## The task
Pull out every line of the data below that contains the word "between", matching upper and lower case exactly.

## Records shown
-- Begin --

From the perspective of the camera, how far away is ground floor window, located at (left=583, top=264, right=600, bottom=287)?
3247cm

-- End --
-- Begin --

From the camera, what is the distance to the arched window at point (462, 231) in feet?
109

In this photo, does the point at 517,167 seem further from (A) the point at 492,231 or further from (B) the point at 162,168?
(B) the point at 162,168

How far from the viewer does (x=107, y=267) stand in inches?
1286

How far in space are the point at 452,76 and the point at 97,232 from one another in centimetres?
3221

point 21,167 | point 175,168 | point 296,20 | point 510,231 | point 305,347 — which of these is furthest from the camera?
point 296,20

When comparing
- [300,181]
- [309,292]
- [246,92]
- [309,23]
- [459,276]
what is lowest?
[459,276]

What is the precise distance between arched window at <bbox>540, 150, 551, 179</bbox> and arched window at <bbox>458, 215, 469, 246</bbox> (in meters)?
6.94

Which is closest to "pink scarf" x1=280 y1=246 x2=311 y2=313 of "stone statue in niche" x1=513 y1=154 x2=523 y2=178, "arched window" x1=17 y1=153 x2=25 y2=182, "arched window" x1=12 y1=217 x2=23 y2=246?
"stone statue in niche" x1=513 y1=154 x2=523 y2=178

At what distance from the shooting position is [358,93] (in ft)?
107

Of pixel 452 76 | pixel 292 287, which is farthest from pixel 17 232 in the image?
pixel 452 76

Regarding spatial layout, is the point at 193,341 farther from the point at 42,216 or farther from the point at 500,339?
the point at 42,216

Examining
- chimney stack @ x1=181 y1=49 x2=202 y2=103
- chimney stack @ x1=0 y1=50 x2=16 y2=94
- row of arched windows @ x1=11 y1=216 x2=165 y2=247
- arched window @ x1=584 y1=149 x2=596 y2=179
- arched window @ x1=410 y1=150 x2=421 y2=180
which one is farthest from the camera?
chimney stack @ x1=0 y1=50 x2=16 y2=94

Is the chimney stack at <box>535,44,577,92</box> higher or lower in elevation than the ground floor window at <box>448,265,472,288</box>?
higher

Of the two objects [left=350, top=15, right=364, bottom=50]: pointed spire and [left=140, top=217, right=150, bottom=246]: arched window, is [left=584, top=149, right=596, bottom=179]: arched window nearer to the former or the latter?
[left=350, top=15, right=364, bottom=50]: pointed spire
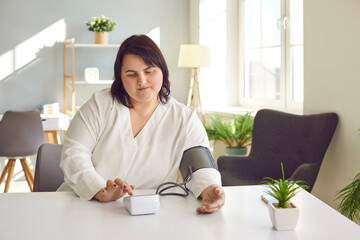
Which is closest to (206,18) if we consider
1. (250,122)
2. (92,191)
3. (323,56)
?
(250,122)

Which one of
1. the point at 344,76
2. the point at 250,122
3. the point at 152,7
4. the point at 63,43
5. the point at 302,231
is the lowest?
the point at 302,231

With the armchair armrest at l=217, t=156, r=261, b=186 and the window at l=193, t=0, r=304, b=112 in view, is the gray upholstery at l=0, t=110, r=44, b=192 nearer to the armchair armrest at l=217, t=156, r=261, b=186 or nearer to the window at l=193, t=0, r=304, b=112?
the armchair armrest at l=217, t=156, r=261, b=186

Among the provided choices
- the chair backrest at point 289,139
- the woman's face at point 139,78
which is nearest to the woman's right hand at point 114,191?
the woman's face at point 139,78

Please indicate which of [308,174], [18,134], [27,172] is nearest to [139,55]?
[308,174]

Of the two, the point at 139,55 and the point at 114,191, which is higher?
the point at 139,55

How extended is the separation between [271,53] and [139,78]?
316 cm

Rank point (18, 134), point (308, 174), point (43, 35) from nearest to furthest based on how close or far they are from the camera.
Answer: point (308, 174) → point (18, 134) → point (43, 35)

-- End --

## Result of this task
What is the precise distance between arched window at <bbox>540, 150, 551, 179</bbox> and arched window at <bbox>458, 215, 469, 246</bbox> (in meters)?
How extended is the separation between [271,53] and [139,78]?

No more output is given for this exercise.